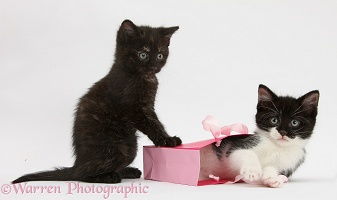 Kittens playing with birthday gift bag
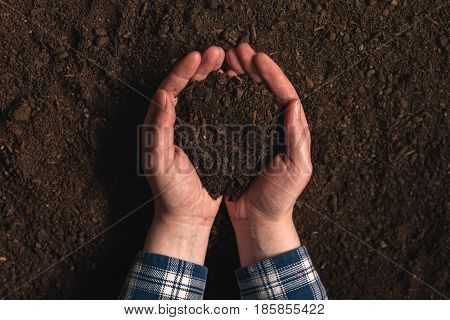 Soil fertility analysis as agricultural activity female farmer holding arable ploughed dirt in cupped hands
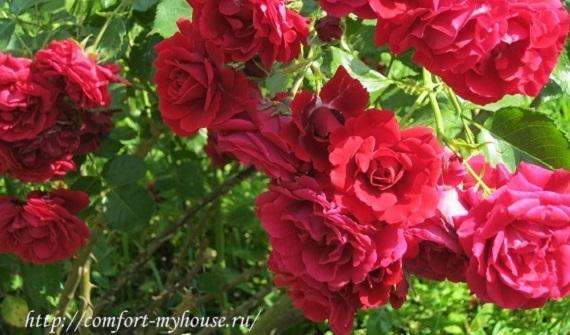 kak vyrastit' rozy iz cherenkov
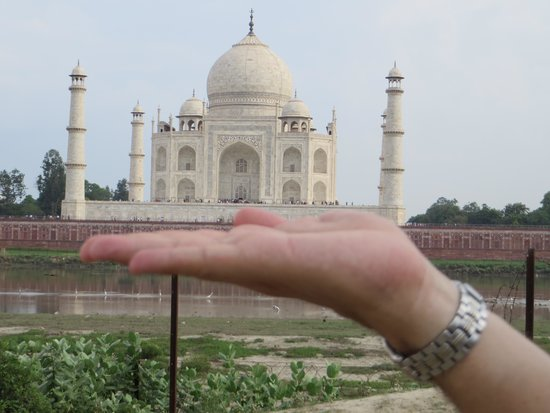 When In India Tours: Had to do it !!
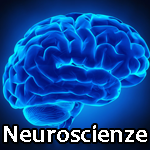 !neuroscienze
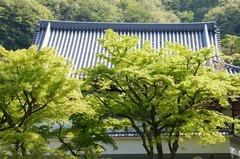 130415円覚寺新緑2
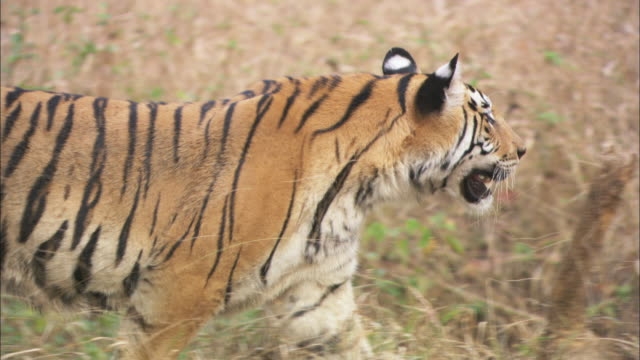 A tiger stalks prey in a forest.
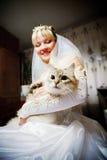 新娘猫现有量 图库摄影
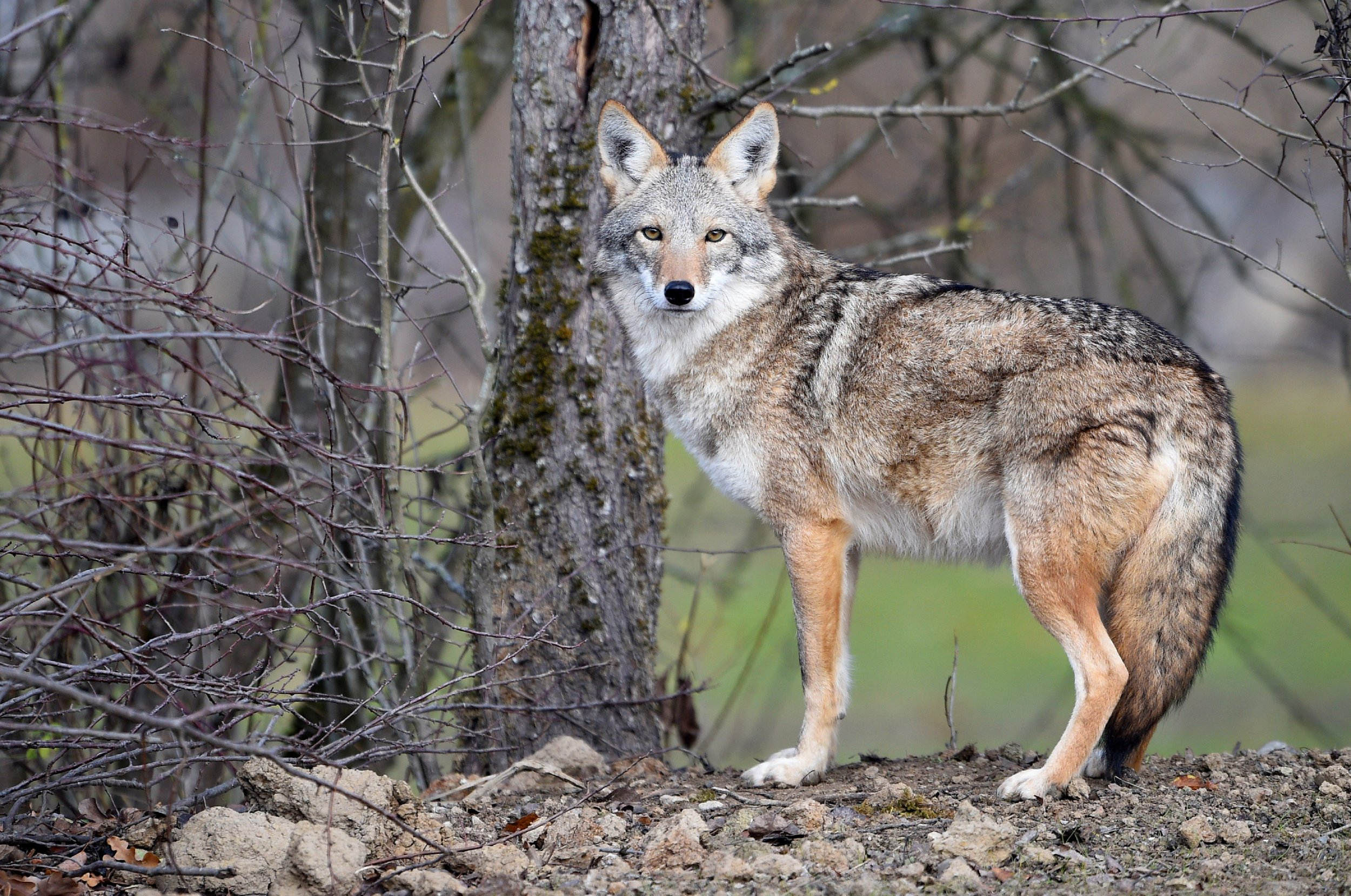 Florida Man Uses Coffee Cup to Fight Off Wild Coyote, Runs it Over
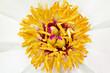 Постер, плакат: Пион Paeonia iactiflora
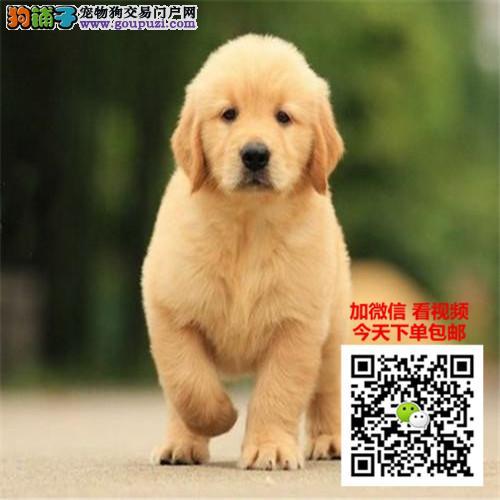 出售精品金毛犬/包纯种·保健康·包养活/可送货上门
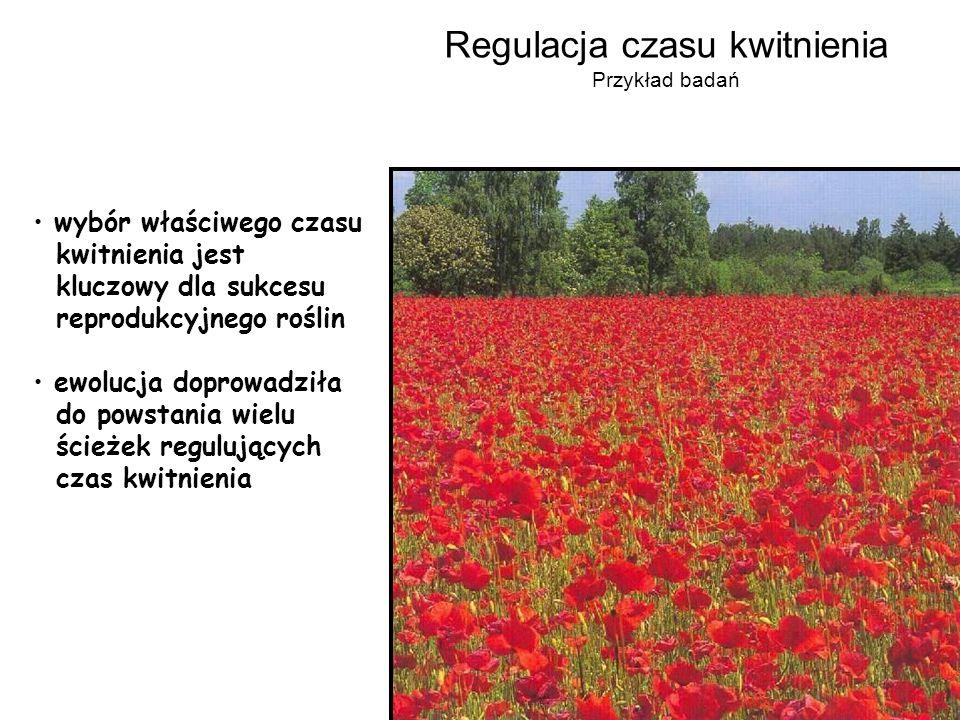 wybór właściwego czasu kwitnienia jest kluczowy dla sukcesu reprodukcyjnego roślin ewolucja doprowadziła do powstania wielu ścieżek regulujących czas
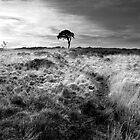 Lone Tree by SpraggonPhotography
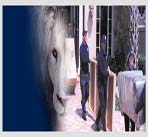 White-Lion-Movers-Palm-Beach-image2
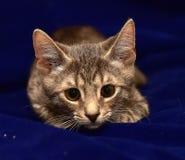 Серый striped котенок Стоковое Изображение RF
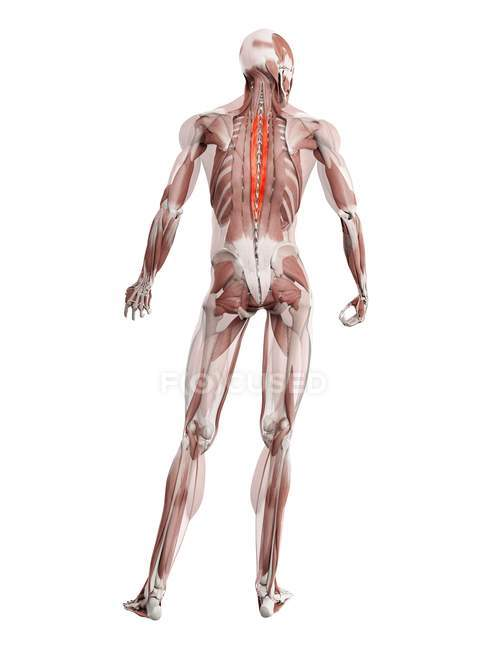 Physical male figure with detailed Spinalis thoracis muscle, digital illustration. — Stock Photo
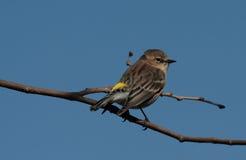 rumped warbler żółty Fotografia Royalty Free
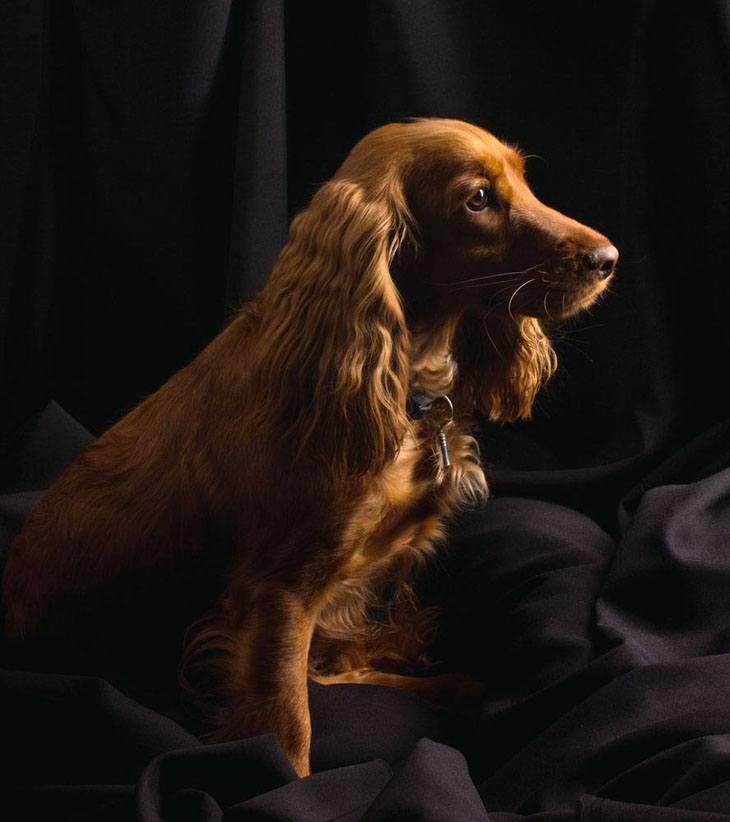 beautiful cocker spaniel picture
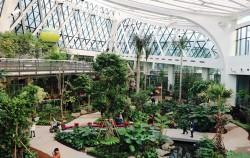 서울식물원 온실 안에 식물들이 싱그럽다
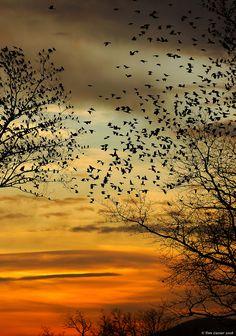 beauty of nature sky birds trees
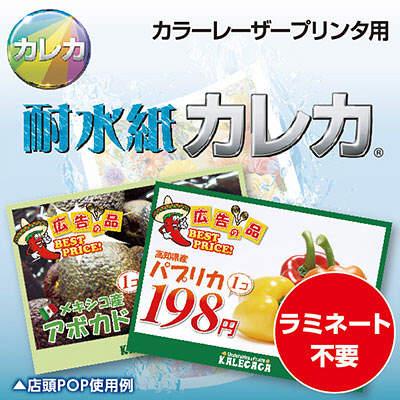 耐水紙カレカ 光沢片面印刷厚手 白 B4 MW5-B4250 1冊(250枚入) (取寄品)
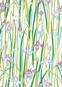 Blumengrüße. 20 Postkarten. Bild 4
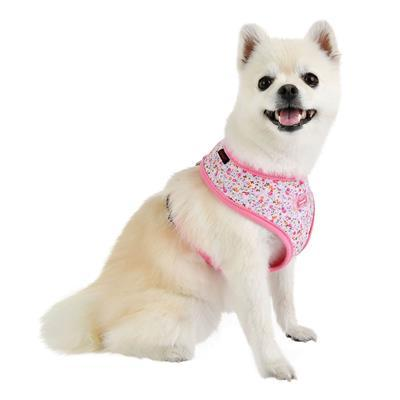 Wildflower Harness Collars and Leads Puppia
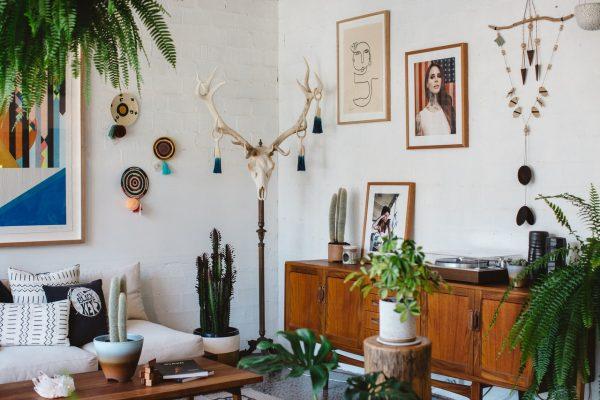 Plantes pour appartement : apprenez à faire entrer la nature dans votre intérieur
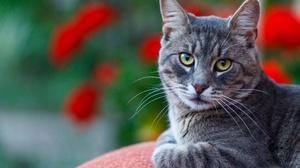 Cat Depth Of Field Pet Stare 2136x1424 Wallpaper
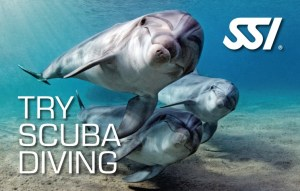 Carte de reconnaissance de Baptême de Plongée - SSI - Try Scuba Diving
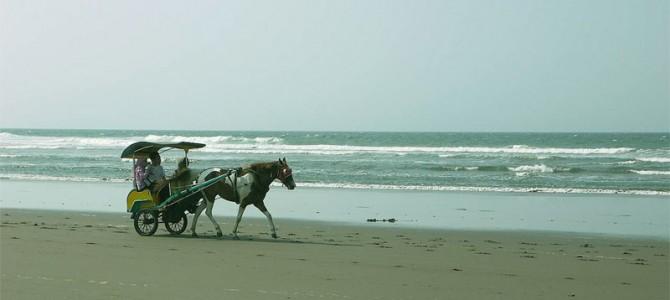 Wisata Jogja Pantai Parangtritis – Favorit Wisatawan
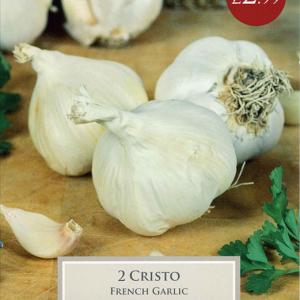 French Garlic Cristo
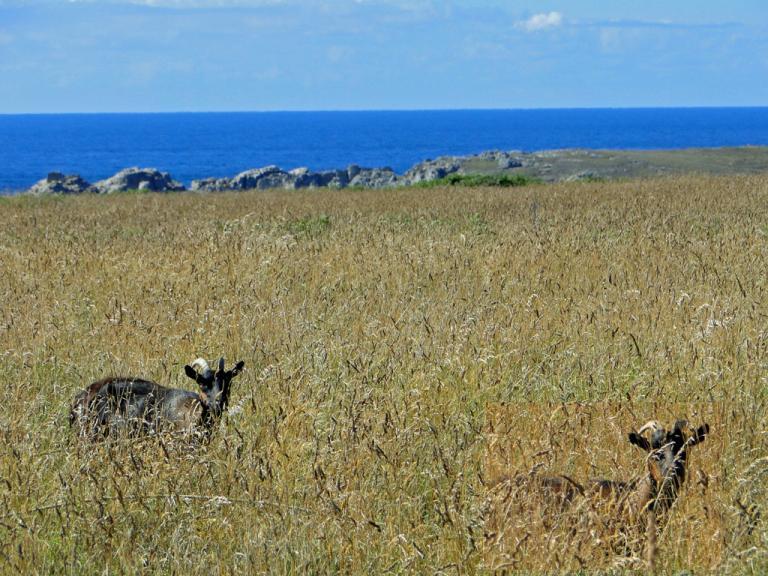 chèvres-Ouessant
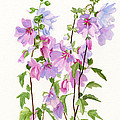 Pink Mallow Flowers by Sharon Freeman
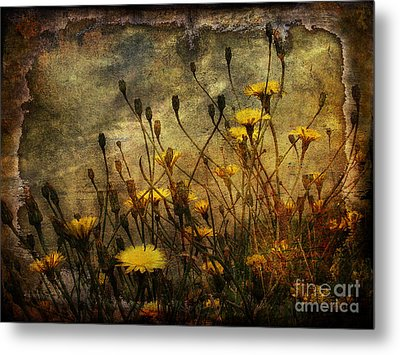 Surf And Yellow Flowers Metal Print by Jim Wright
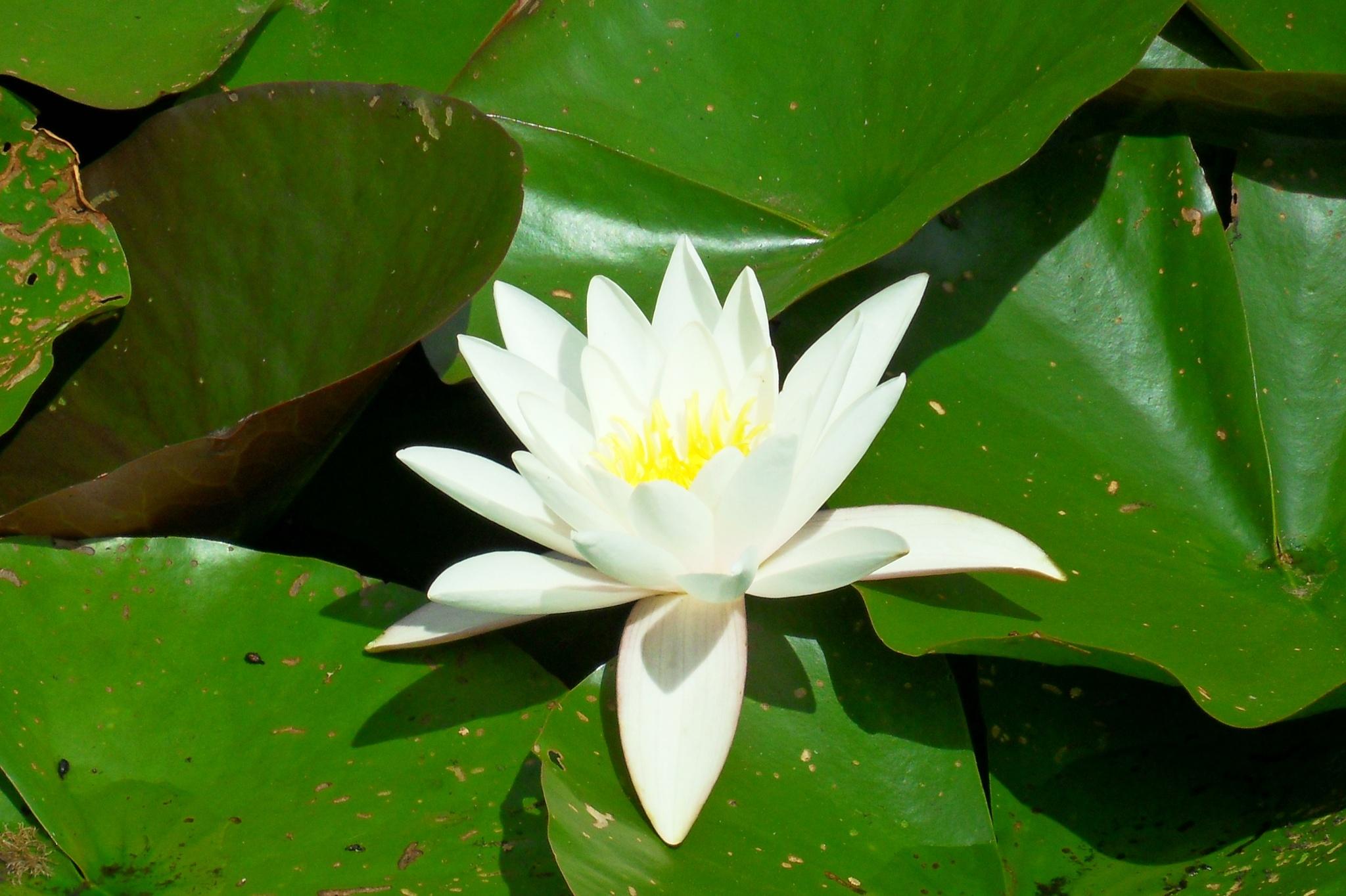 Water lily by Barbara Bumm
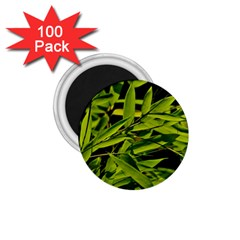 Bamboo 1.75  Button Magnet (100 pack)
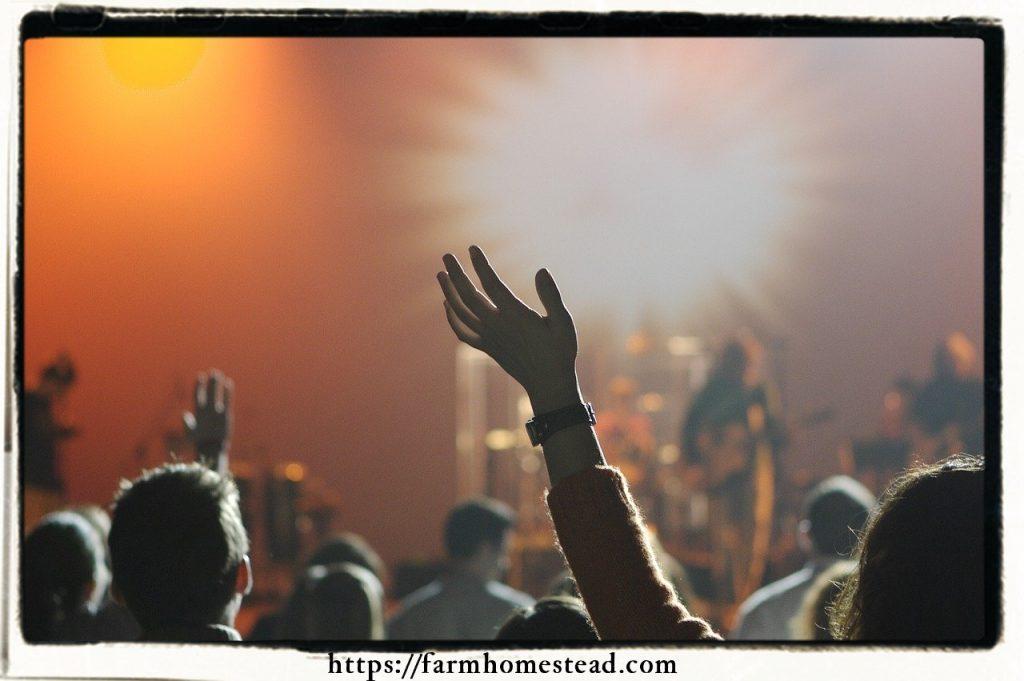 concert crowd violence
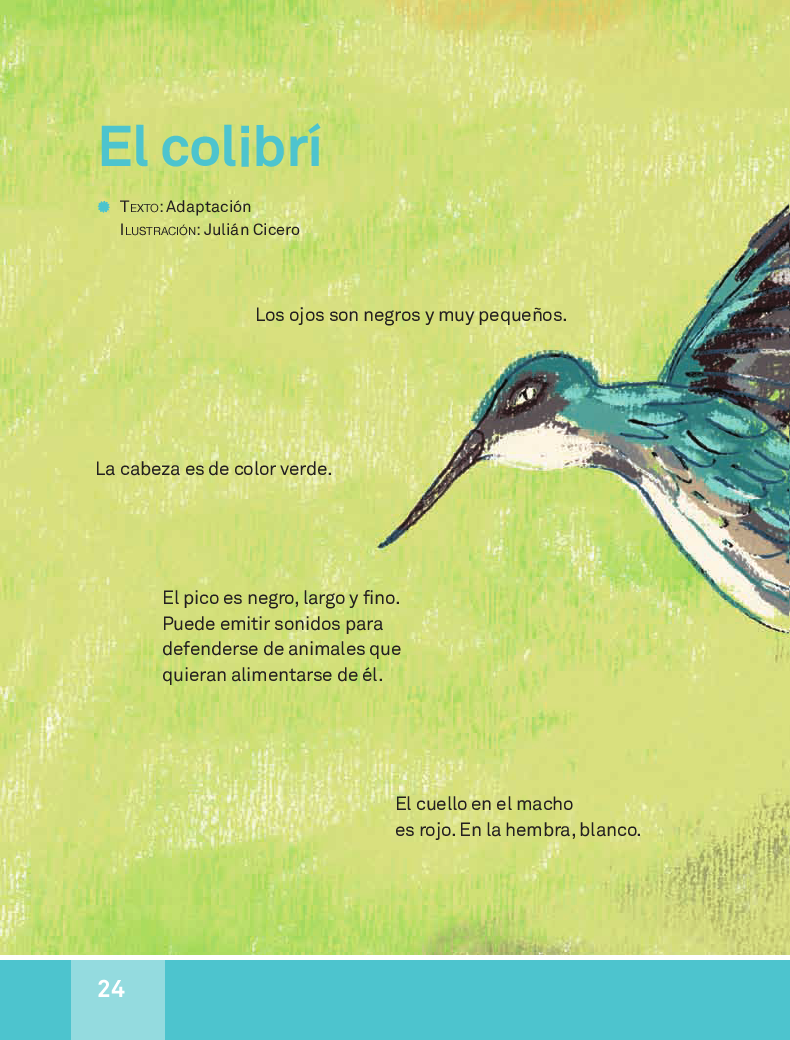 El colibrí - español lecturas 3ro 2014-2015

=== TASK REQUIREMENTS ===
All that belongs in the answer is the exact run of lines from the line containing "Physical male figure" to the end of the listing above, pictures removed.

=== WRITTEN RESPONSE ===
 Physical male figure with detailed Spinalis thoracis muscle, digital illustration. — Stock Photo
 rumped warbler żółty Fotografia Royalty Free
 beautiful cocker spaniel picture
 서울식물원 온실 안에 식물들이 싱그럽다
 beauty of nature sky birds trees
 耐水紙カレカ 光沢片面印刷厚手 白 B4 MW5-B4250 1冊(250枚入) (取寄品)
 Blumengrüße. 20 Postkarten. Bild 4
 Wildflower Harness Collars and Leads Puppia
 Plantes pour appartement : apprenez à faire entrer la nature dans votre intérieur
 Cat Depth Of Field Pet Stare 2136x1424 Wallpaper
 Carte de reconnaissance de Baptême de Plongée - SSI - Try Scuba Diving
 Wisata Jogja Pantai Parangtritis – Favorit Wisatawan
 French Garlic Cristo
 chèvres-Ouessant
 Pink Mallow Flowers by Sharon Freeman
 Surf And Yellow Flowers Metal Print by Jim Wright
 Water lily by Barbara Bumm
 Bamboo 1.75  Button Magnet (100 pack)
 concert crowd violence
 El colibrí - español lecturas 3ro 2014-2015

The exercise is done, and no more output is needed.